To do: Show every line of the data that contains the string "annotators".

Data items:
####

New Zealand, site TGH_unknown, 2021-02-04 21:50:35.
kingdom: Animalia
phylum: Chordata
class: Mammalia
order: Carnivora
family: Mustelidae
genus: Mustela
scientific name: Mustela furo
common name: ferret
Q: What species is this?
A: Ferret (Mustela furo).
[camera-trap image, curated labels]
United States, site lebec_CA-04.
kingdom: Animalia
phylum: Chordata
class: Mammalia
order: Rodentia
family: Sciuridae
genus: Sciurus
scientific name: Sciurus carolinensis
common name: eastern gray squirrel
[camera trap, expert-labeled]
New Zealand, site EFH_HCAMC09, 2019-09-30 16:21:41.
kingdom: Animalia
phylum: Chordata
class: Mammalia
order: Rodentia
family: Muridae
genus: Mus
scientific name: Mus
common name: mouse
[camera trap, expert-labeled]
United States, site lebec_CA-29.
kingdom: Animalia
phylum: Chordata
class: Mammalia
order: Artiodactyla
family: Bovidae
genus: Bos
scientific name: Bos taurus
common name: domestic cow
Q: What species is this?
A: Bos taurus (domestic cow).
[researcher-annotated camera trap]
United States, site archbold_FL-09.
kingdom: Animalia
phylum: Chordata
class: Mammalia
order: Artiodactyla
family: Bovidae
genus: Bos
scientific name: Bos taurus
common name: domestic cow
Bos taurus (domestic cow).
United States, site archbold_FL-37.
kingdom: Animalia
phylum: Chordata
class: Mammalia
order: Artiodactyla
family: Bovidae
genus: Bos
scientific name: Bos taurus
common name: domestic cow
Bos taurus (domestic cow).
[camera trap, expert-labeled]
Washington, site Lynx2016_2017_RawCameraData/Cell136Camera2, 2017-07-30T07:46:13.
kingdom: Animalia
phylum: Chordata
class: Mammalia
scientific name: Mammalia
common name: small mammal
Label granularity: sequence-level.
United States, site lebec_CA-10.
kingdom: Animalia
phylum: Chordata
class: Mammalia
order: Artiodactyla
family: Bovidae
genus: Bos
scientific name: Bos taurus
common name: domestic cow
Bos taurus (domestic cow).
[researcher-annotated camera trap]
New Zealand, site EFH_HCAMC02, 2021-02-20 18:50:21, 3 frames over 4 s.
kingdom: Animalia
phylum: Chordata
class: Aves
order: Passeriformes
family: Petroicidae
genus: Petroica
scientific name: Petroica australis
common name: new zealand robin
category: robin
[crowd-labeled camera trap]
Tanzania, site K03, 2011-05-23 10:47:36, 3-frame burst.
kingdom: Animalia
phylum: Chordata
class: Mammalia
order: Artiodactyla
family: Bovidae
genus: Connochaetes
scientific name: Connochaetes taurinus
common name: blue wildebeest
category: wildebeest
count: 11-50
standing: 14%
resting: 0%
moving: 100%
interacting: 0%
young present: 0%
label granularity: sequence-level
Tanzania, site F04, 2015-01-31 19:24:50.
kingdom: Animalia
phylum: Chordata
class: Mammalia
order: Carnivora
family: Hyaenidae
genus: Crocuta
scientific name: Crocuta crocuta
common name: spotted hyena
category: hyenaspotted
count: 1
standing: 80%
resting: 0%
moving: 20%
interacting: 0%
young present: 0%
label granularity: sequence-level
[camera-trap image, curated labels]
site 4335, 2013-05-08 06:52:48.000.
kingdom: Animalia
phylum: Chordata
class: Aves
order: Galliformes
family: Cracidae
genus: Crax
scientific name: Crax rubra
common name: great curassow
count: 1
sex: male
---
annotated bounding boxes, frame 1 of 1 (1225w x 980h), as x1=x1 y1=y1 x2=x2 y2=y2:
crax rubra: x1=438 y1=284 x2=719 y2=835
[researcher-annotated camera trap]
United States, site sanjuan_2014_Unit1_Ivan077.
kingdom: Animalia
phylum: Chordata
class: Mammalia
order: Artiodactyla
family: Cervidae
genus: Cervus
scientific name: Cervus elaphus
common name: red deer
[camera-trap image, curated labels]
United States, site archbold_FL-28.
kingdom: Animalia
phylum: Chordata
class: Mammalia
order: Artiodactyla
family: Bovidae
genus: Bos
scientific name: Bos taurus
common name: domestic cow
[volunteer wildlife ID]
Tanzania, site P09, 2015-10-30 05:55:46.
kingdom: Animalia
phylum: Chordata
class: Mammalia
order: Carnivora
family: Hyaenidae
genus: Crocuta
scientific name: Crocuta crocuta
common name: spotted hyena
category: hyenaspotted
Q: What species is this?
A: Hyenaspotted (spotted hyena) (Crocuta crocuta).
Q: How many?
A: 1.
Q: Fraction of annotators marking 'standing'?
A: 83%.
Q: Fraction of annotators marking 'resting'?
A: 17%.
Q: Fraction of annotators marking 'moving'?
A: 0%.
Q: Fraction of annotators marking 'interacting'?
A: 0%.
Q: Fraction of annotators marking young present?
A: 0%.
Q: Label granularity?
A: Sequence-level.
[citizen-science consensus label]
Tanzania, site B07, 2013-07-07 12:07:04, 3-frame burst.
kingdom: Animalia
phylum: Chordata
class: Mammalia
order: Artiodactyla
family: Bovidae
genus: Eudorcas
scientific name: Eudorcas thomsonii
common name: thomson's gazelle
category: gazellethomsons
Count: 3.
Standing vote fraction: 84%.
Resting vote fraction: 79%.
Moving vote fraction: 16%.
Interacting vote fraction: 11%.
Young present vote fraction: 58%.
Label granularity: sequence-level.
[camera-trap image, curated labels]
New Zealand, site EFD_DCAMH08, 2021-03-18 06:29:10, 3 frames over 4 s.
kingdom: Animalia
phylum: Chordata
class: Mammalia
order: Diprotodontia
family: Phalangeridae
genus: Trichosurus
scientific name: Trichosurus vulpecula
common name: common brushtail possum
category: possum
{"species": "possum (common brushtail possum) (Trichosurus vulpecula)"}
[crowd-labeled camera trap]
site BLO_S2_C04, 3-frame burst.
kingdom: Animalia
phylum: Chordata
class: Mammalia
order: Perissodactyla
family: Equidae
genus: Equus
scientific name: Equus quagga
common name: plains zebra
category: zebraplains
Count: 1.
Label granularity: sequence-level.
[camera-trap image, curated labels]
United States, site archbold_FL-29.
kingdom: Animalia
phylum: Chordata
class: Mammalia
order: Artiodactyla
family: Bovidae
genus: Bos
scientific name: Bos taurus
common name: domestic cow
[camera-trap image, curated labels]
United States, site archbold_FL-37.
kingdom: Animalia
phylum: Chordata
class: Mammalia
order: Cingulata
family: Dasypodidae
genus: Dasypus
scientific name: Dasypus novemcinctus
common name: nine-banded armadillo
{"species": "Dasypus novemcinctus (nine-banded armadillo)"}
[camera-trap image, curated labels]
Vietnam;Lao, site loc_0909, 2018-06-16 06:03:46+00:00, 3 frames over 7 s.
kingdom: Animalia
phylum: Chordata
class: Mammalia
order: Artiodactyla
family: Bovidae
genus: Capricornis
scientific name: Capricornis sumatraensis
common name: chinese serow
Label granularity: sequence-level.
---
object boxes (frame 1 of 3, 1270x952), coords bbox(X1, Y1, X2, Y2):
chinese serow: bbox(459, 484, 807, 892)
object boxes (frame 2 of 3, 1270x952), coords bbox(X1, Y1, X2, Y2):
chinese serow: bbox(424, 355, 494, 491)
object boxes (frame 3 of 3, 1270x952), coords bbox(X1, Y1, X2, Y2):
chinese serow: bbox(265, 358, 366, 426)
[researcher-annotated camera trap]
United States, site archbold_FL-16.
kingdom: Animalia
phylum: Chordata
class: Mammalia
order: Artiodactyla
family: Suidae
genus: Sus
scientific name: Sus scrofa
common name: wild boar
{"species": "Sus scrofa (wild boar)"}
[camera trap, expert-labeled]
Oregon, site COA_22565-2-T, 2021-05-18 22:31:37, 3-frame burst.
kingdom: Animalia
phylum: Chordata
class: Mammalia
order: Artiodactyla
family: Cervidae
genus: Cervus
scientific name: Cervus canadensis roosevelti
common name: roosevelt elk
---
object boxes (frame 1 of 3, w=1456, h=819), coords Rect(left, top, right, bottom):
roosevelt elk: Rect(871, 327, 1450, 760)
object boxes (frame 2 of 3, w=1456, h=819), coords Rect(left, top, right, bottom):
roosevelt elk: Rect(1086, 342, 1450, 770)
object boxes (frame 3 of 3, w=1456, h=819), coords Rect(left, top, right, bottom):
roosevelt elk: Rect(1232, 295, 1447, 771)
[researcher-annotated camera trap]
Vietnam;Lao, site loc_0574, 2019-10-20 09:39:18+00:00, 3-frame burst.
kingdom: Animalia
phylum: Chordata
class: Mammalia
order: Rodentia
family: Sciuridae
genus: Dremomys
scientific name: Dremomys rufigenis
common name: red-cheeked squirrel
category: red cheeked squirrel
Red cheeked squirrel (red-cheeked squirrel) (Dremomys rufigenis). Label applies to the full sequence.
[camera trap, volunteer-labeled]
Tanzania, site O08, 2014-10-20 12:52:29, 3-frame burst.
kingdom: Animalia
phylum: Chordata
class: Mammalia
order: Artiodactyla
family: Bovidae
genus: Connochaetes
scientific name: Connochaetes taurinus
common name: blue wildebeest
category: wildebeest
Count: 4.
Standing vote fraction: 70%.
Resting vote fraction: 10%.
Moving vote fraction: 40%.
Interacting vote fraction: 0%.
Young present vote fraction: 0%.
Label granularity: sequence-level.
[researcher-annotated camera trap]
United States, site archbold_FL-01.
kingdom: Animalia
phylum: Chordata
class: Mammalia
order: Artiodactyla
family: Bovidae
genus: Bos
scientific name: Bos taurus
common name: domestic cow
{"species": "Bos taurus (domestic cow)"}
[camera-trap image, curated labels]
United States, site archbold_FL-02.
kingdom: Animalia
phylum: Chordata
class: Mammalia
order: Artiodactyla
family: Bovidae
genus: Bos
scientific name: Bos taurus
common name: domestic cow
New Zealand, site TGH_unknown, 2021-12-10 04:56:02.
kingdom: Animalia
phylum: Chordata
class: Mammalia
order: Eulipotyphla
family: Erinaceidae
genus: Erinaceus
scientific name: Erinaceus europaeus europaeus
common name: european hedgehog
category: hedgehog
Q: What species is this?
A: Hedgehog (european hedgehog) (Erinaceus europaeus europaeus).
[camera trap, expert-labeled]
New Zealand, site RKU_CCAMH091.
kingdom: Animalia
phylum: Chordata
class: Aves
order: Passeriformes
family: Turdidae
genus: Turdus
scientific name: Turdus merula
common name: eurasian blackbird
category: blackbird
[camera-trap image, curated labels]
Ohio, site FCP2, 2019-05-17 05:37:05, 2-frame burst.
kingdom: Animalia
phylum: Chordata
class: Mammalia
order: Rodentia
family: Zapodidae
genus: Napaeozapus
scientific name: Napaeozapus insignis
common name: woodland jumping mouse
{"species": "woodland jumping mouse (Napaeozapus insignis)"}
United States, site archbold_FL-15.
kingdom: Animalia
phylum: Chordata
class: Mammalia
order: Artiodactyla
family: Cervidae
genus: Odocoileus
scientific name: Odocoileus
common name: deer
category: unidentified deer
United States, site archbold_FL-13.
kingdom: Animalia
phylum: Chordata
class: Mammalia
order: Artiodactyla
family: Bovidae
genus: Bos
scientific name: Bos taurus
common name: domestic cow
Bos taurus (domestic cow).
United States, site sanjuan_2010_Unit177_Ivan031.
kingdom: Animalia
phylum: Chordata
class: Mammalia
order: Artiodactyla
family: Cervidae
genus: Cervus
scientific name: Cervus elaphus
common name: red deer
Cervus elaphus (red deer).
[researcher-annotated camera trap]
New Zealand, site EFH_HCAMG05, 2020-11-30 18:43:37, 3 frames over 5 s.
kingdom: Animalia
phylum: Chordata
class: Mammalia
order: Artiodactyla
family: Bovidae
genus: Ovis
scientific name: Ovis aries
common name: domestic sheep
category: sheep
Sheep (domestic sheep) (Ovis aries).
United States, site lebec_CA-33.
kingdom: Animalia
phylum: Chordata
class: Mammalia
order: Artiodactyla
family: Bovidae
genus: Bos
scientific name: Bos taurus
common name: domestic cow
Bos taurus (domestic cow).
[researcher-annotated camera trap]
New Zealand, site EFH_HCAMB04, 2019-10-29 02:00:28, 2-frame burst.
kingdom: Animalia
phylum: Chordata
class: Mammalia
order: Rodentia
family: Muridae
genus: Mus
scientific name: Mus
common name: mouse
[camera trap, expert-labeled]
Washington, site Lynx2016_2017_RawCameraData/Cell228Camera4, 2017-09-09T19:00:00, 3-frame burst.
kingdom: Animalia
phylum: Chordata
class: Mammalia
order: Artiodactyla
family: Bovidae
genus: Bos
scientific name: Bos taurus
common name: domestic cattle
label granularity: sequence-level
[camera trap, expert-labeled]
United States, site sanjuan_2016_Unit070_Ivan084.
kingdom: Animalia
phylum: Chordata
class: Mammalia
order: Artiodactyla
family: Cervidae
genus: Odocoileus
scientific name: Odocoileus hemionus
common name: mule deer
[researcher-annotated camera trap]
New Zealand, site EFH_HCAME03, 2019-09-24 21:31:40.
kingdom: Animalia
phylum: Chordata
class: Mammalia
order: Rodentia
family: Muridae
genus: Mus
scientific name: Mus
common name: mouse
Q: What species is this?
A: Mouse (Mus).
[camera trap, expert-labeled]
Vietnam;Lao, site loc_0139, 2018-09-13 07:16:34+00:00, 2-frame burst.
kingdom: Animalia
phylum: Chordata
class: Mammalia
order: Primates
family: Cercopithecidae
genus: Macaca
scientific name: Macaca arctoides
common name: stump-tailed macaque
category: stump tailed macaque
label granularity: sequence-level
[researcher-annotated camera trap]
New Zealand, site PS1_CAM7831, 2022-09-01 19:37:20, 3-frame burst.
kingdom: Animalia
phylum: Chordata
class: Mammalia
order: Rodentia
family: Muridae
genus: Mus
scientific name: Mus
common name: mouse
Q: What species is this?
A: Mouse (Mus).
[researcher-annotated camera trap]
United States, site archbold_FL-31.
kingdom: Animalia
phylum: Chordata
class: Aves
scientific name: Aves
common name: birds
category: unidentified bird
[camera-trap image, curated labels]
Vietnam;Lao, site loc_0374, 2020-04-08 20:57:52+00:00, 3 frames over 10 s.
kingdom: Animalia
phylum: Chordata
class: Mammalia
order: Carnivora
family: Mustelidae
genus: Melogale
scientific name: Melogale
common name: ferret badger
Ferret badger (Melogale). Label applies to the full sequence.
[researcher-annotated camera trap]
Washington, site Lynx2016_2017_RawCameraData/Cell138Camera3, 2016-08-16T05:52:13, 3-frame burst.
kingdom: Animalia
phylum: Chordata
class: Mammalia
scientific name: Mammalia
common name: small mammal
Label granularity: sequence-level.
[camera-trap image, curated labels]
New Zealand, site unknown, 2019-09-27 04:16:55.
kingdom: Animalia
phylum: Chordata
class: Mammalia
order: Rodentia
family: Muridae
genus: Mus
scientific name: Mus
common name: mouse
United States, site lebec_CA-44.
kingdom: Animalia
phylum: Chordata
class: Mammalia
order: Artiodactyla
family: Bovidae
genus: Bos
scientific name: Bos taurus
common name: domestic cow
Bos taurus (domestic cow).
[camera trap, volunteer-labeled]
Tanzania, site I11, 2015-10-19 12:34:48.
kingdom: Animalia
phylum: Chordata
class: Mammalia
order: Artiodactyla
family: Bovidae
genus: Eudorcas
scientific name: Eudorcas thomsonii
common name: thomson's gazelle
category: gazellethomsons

####

Result of this task:
Q: Fraction of annotators marking 'standing'?
Q: Fraction of annotators marking 'resting'?
Q: Fraction of annotators marking 'moving'?
Q: Fraction of annotators marking 'interacting'?
Q: Fraction of annotators marking young present?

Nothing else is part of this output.